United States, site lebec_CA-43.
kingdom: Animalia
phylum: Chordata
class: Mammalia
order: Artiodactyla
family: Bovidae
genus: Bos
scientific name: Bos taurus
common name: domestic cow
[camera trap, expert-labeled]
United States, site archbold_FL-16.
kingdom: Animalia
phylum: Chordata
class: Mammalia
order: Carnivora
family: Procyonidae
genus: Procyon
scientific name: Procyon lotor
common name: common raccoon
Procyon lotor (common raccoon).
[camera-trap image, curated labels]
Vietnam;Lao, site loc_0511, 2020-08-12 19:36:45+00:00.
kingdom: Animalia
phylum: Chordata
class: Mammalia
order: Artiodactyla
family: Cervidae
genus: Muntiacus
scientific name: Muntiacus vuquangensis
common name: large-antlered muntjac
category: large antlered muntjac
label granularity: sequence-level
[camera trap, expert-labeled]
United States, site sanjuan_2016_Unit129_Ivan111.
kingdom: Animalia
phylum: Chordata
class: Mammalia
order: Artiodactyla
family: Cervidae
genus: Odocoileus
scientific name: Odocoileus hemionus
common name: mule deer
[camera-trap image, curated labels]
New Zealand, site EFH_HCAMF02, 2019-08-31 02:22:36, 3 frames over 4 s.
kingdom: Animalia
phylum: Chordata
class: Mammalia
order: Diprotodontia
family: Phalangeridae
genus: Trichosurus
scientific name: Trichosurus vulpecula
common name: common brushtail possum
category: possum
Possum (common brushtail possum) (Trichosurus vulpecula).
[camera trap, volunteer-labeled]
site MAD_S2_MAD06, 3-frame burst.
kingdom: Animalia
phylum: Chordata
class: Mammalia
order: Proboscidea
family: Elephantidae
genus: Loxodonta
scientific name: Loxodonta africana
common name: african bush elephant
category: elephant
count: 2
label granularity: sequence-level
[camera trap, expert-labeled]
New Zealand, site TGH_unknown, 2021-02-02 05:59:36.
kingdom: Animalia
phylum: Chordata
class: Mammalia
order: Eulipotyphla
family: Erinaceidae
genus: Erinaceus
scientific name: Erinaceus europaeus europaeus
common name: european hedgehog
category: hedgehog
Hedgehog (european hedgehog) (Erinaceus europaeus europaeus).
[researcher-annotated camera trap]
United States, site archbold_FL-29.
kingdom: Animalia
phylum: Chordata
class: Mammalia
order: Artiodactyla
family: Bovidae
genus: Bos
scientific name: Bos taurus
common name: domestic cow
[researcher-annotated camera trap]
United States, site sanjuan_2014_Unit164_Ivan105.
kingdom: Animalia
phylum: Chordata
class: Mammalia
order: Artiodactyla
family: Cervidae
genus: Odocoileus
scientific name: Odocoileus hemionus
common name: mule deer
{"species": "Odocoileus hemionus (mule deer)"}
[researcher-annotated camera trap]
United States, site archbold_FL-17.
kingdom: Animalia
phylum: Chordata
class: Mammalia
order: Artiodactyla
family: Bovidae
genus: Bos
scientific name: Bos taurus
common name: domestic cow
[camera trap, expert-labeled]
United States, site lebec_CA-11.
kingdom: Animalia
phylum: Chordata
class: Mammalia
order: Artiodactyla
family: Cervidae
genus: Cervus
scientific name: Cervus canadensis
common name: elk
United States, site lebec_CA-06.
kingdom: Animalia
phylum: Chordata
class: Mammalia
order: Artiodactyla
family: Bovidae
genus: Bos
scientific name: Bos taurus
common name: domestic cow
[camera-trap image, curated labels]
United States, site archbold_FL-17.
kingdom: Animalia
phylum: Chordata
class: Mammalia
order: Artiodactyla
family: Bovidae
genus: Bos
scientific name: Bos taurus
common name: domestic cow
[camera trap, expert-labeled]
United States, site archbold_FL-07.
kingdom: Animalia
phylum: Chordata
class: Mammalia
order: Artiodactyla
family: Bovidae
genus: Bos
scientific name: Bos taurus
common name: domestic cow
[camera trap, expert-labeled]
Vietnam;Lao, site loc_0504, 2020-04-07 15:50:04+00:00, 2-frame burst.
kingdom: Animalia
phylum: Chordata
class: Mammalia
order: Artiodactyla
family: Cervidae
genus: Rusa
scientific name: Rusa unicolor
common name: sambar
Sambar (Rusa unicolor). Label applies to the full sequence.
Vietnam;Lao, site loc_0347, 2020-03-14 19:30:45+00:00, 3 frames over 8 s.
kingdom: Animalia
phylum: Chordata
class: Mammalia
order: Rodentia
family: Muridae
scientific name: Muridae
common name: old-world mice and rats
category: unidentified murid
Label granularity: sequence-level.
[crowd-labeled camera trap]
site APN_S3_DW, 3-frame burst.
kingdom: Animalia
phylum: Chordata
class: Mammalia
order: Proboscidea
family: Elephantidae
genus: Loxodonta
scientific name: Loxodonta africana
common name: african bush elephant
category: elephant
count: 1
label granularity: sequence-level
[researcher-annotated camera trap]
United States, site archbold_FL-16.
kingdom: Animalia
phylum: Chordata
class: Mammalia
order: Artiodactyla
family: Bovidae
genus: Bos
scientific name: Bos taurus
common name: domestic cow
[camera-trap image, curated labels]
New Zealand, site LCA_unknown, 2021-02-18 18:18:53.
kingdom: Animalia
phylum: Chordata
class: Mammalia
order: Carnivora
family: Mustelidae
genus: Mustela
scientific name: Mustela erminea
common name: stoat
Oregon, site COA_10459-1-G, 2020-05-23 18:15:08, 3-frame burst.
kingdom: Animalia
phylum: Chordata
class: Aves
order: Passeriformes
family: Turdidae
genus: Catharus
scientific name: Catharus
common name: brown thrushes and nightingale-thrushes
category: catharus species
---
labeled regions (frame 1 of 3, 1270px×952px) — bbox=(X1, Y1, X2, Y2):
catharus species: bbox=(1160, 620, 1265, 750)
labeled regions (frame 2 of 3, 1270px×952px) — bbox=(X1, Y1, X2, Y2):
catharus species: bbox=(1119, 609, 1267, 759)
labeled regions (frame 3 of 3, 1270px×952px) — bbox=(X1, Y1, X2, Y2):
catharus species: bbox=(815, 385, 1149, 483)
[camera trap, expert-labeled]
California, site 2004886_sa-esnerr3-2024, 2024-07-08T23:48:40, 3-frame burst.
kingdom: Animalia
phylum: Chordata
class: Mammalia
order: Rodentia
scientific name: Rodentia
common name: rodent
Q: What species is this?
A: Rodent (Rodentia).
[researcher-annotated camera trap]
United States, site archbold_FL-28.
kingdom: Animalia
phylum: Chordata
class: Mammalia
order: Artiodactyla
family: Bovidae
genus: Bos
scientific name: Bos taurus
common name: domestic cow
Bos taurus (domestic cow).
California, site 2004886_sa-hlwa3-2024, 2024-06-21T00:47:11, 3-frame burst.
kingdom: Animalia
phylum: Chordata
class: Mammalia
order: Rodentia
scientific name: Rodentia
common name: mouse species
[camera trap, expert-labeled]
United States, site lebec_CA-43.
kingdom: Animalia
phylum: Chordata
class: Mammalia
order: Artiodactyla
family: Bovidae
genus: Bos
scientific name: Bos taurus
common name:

#####

### Work request
Your answer should be the lines of the records that include the word "over".

### Exercise solution
New Zealand, site EFH_HCAMF02, 2019-08-31 02:22:36, 3 frames over 4 s.
Vietnam;Lao, site loc_0347, 2020-03-14 19:30:45+00:00, 3 frames over 8 s.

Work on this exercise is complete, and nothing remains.